* [Extract]
Very cool all around. There is a lot of data to crunch here and these visualizations help make sense of a lot of data. At the same time, these aren’t necessarily huge movements of people. Take Harris County, home to Houston (4th largest city in the United States): over this five year span, there was a +88 flow from Harris to DuPage County.

Looking at inequality in NYC by translating wealth differences into building heights

It can be difficult to visualize inequality but here is an innovative way of doing so: imagining wealth as buildings in New York City.

In his most recent visualization project, the Pittsburgh-based artist and researcher re-imagines what the city’s skyline would look like if building height were a direct reflection of a neighborhood’s net household wealth. “I was inspired to create this project after standing atop Mt. Washington in my hometown of Pittsburgh and looking at the Pittsburgh skyline,” he explains. “I thought to myself, ‘What if you could actually see inequality?’ This relatively even landscape would look much different.”

Lamm, who is responsible for other viral visualizations like Normal Barbie, translated Esri’s map of median household net worth in New York City (based on 2010 Census data) into the bright green 3-D bars you’re looking at. Every $100,000 of net worth in a section on Esri’s map equals one centimeter in height on Lamm’s visualization. So if one section (which appears to consist of multiple blocks) had a net worth of $500,000, Lamm’s rendering would measure 5 cm high. Similarly, if another section had a net worth of $80,000, the green would appear at a much flatter 0.8 cm.

Of the maps/visualizations available here, the best one is probably the first one that shows much of Manhattan from the northwest looking southeast.

Choosing to visualize wealth rather than income is a strategic choice. Much talk about inequality involves income but this may be the wrong metric. Income is more about short-term access to money but wealth may be more important for longer-term outcomes (purchasing a house, etc.) and the wealth differences between groups are quite a big larger. For example, the differences in wealth between the top 5% and the rest of America are astounding as are the differences between whites and blacks as well as Latinos.

Additionally, singling out New York, particularly Manhattan, is an interesting choice. The differences here are indeed stark. Manhattan is the seat of the financial sector. But, few places in the United States would have this much wealth inequality.

* [Extracted records]
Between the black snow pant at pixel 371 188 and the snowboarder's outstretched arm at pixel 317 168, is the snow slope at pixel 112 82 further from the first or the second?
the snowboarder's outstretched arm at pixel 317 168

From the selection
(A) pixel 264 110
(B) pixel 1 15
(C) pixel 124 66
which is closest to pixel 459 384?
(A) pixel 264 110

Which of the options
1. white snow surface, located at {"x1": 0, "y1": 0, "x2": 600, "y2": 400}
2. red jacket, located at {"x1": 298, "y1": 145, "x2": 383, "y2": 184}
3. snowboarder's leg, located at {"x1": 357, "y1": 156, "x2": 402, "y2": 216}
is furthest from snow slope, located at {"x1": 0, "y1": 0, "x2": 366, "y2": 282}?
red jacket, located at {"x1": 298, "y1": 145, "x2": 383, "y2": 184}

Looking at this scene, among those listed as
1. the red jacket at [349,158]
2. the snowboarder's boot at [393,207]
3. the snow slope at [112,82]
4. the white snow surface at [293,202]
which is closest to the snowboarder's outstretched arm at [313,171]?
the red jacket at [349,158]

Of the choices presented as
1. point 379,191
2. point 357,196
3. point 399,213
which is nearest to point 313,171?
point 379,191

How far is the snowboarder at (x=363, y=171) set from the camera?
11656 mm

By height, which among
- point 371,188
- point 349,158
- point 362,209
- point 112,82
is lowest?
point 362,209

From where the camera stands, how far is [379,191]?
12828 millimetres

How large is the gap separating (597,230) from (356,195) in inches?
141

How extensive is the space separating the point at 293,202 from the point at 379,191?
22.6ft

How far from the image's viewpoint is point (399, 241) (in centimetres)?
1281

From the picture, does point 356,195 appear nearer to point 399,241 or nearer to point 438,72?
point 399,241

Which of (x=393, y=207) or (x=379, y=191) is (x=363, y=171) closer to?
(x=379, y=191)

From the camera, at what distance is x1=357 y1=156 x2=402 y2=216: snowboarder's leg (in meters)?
--
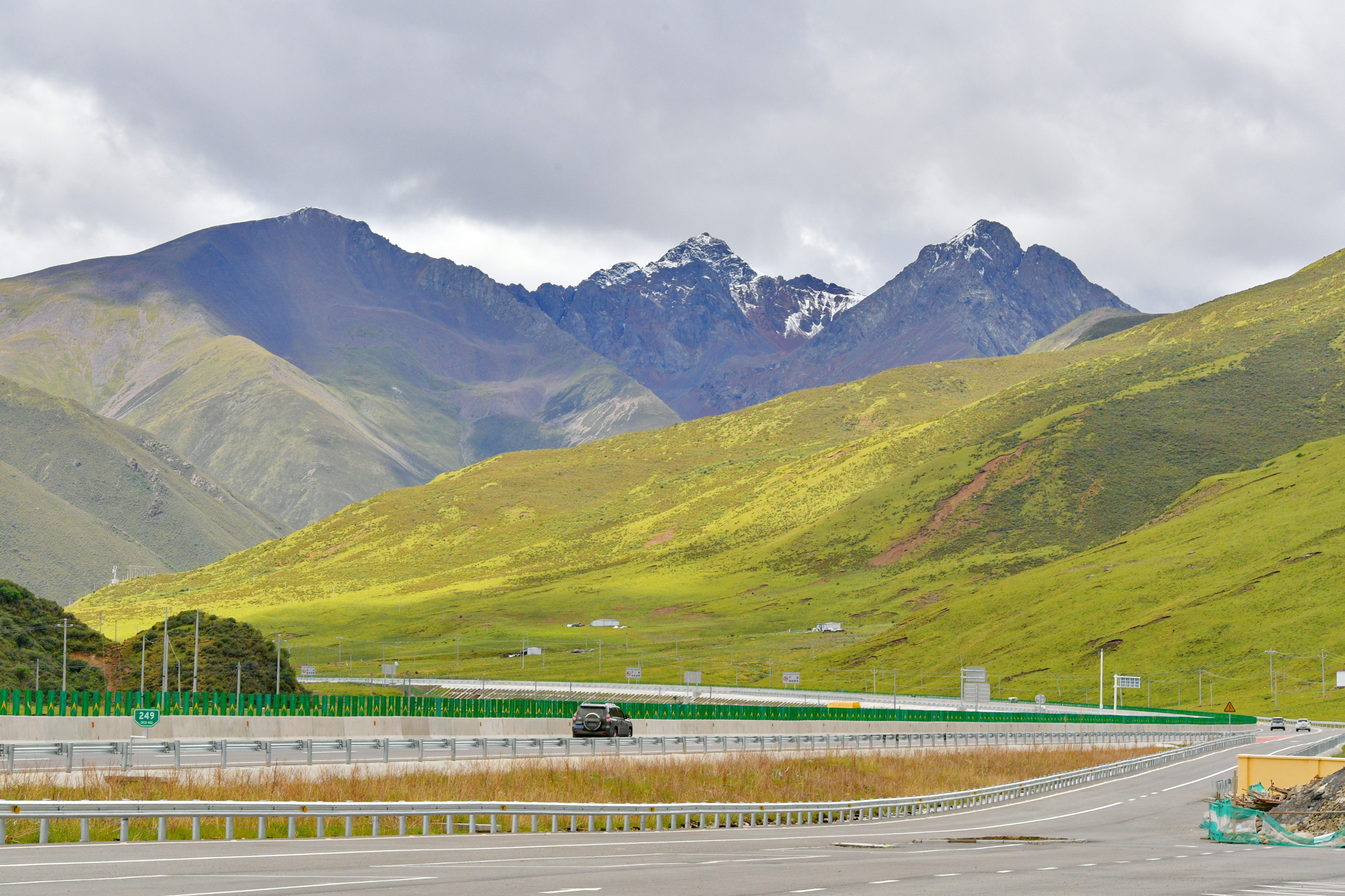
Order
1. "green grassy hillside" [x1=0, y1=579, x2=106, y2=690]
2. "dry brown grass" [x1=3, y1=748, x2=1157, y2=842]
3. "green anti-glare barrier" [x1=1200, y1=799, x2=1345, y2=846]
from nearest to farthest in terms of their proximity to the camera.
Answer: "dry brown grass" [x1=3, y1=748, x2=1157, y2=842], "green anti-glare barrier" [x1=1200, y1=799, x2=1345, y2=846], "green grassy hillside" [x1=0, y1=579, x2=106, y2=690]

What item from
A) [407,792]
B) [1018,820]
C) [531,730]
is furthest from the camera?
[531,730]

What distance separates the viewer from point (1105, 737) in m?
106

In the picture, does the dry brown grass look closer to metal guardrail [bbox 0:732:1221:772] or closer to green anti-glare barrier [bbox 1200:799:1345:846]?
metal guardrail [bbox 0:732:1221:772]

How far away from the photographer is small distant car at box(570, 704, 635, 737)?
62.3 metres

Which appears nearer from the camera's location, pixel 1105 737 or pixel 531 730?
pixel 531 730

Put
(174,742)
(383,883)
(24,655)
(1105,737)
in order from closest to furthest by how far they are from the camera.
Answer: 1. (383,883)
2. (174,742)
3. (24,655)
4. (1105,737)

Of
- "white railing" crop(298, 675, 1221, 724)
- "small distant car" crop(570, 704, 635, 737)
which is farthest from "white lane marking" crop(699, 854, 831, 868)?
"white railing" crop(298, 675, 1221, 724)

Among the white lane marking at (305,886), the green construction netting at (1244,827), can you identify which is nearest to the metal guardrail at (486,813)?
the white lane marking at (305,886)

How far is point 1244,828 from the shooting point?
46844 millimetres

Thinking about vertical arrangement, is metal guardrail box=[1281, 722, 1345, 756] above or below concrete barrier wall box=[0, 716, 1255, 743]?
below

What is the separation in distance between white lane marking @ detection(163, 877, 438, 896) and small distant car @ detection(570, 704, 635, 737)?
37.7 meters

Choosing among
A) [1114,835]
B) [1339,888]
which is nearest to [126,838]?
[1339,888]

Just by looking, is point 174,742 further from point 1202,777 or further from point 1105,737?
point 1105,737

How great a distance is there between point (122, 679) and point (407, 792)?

* [Task requirements] Copy the passage on New York wealth from "Lamm, who is" up to and including "flatter 0.8 cm.", swapping "green" for "blue". The material has no connection to the passage on New York wealth.

* [Result of this exercise]
Lamm, who is responsible for other viral visualizations like Normal Barbie, translated Esri’s map of median household net worth in New York City (based on 2010 Census data) into the bright blue 3-D bars you’re looking at. Every $100,000 of net worth in a section on Esri’s map equals one centimeter in height on Lamm’s visualization. So if one section (which appears to consist of multiple blocks) had a net worth of $500,000, Lamm’s rendering would measure 5 cm high. Similarly, if another section had a net worth of $80,000, the blue would appear at a much flatter 0.8 cm.